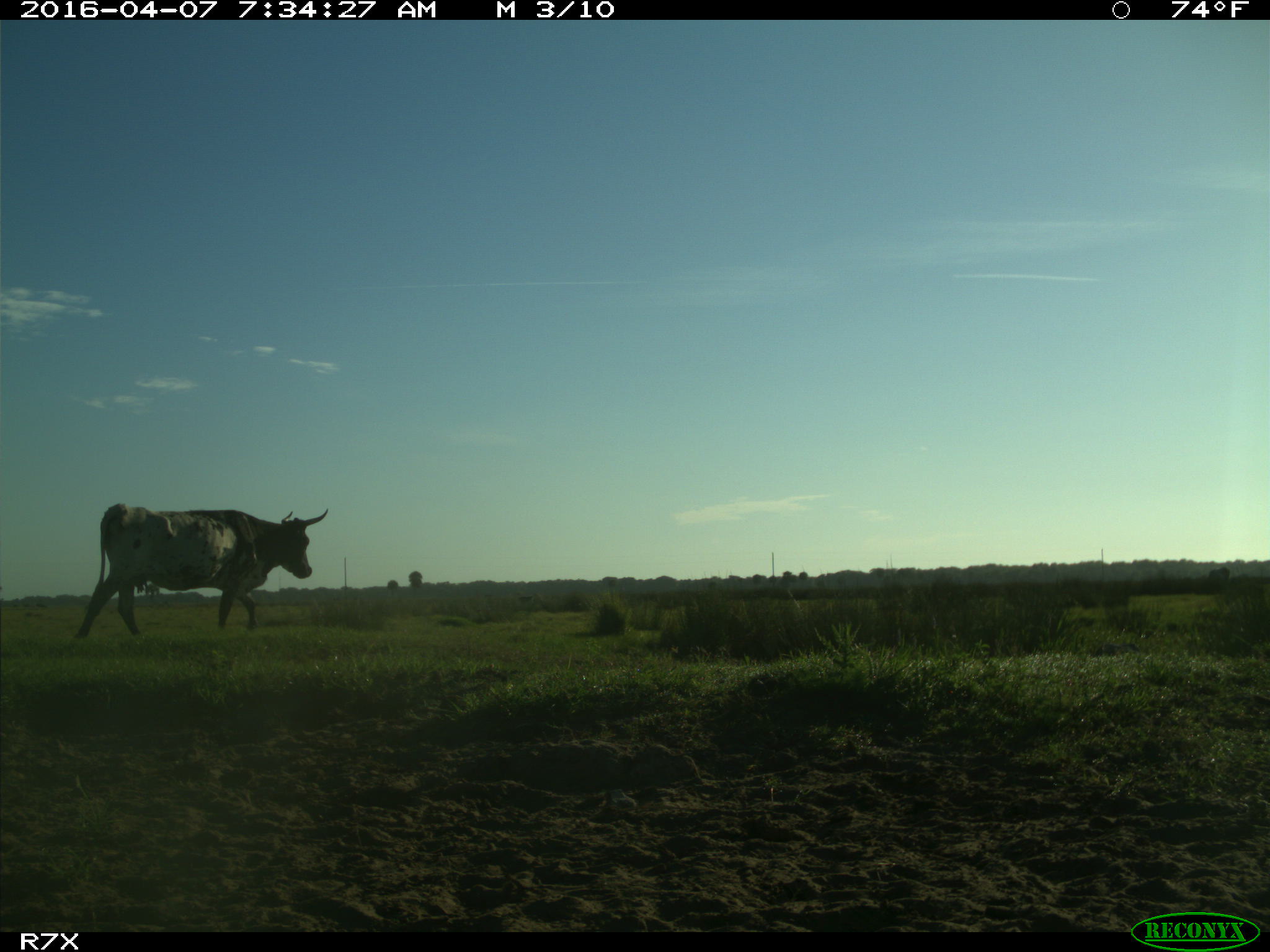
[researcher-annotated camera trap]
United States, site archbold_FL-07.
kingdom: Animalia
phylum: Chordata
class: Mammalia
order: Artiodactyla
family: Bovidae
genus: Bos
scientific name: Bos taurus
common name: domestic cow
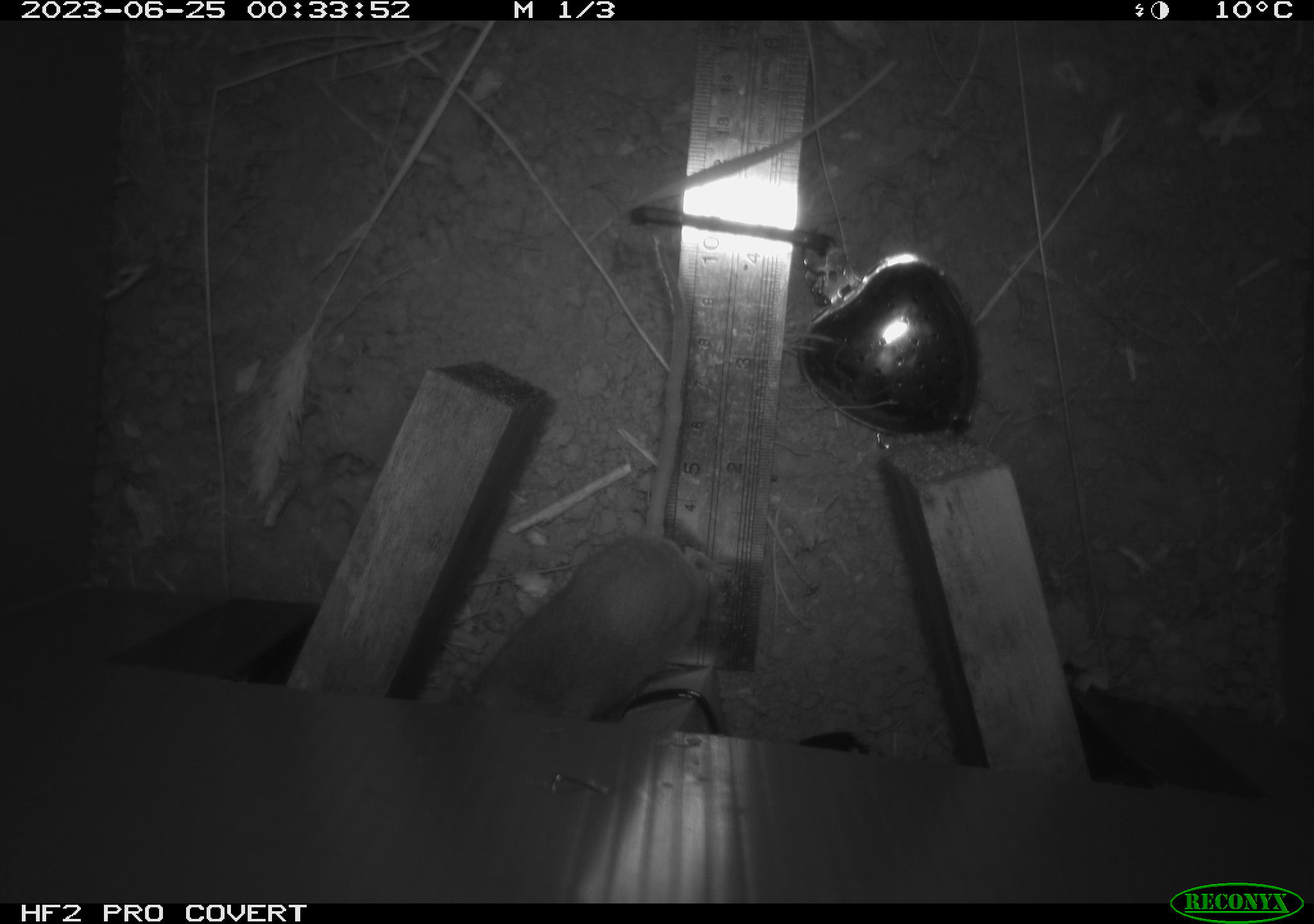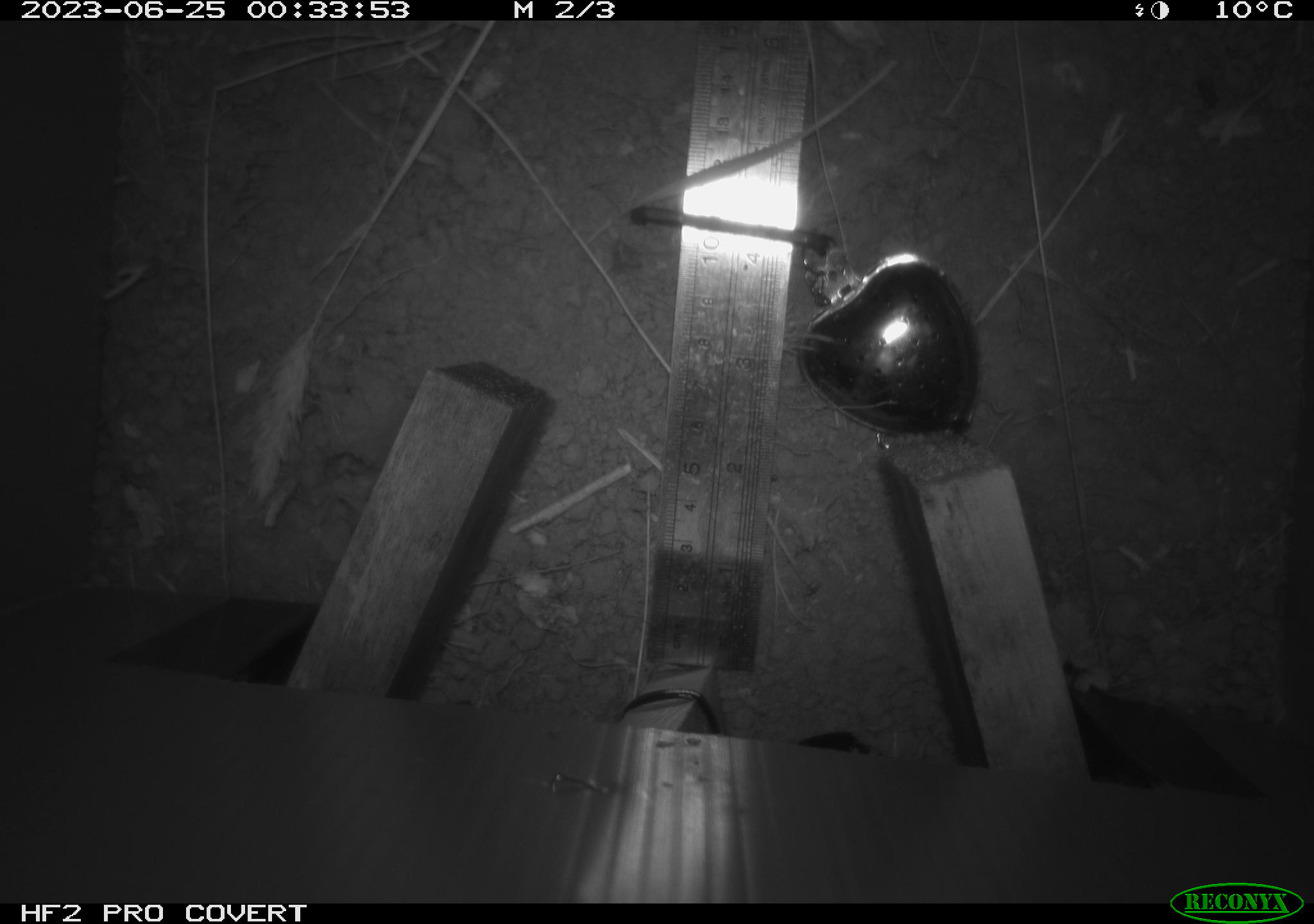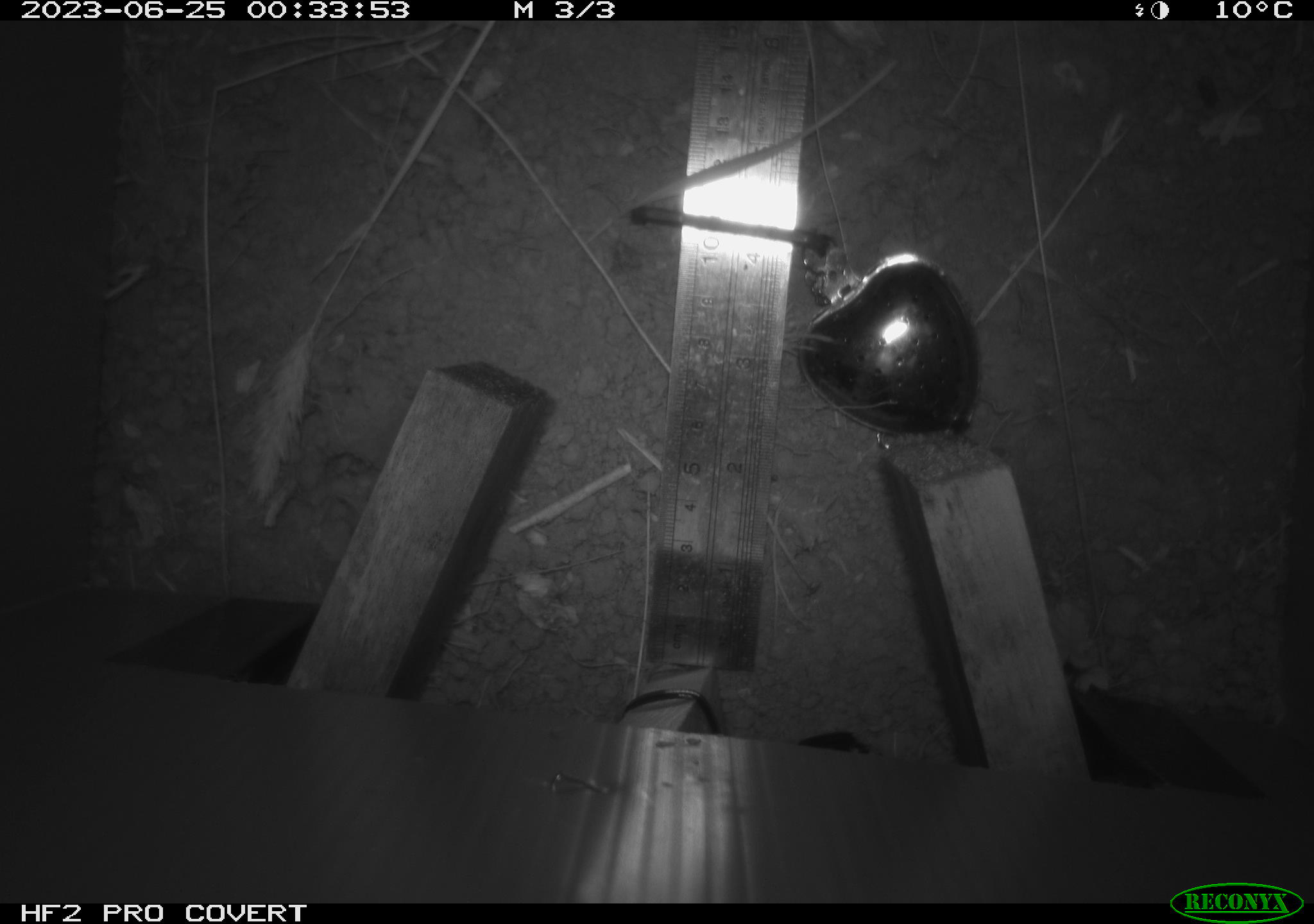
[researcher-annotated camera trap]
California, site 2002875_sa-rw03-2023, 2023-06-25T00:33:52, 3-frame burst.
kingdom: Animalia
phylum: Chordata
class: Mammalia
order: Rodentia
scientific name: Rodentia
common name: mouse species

+++

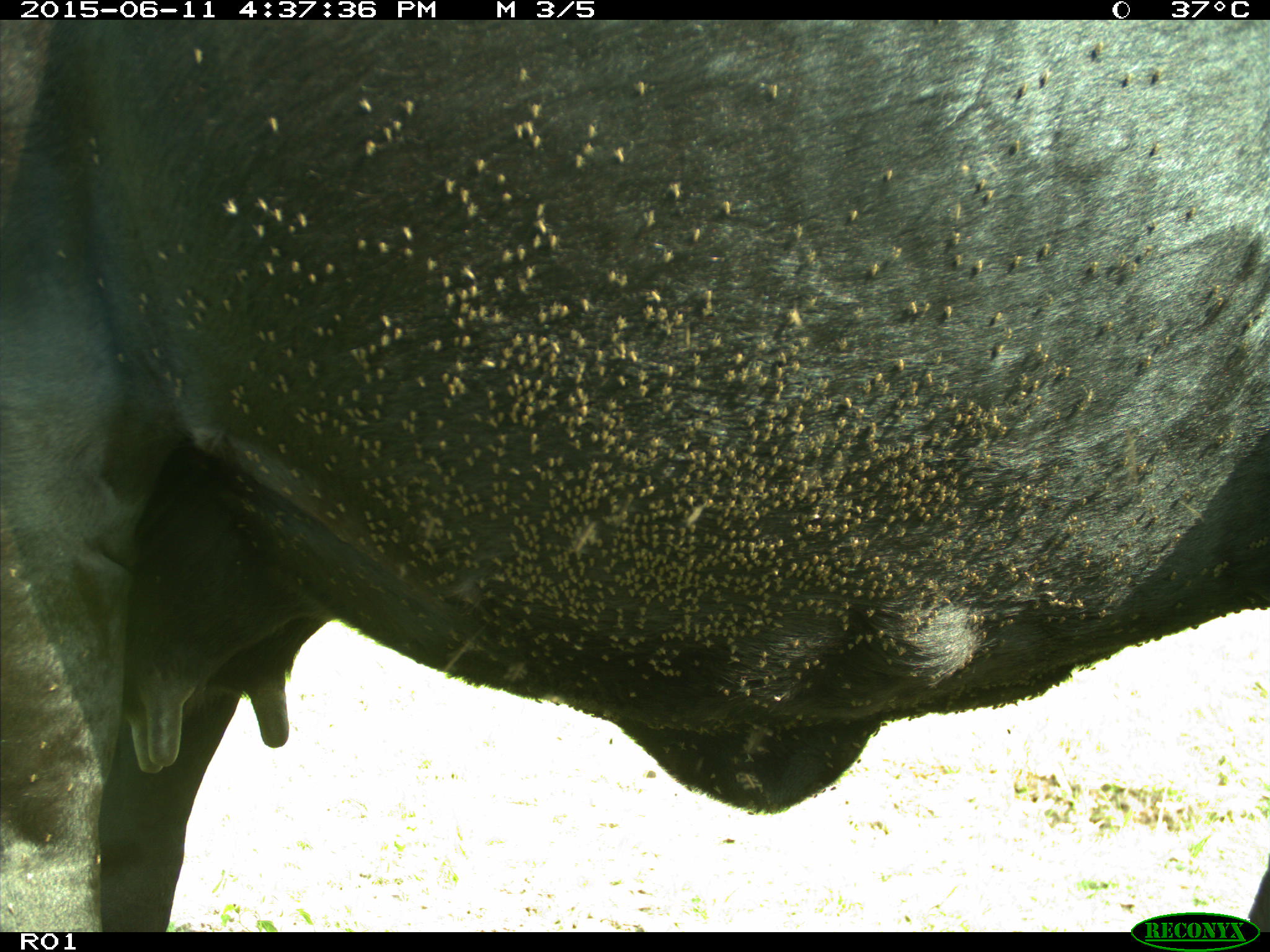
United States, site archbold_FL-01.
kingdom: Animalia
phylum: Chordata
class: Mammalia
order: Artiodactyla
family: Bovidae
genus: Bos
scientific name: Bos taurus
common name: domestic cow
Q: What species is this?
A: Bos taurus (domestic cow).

+++

## ABOUT THIS EXERCISE
Would you transcribe the lines above exactly, going from the line bearing "United States, site archbold_FL-07." through the line bearing "common name: mouse species", and drop the pictures from the copy?

## RESULT
United States, site archbold_FL-07.
kingdom: Animalia
phylum: Chordata
class: Mammalia
order: Artiodactyla
family: Bovidae
genus: Bos
scientific name: Bos taurus
common name: domestic cow
[researcher-annotated camera trap]
California, site 2002875_sa-rw03-2023, 2023-06-25T00:33:52, 3-frame burst.
kingdom: Animalia
phylum: Chordata
class: Mammalia
order: Rodentia
scientific name: Rodentia
common name: mouse species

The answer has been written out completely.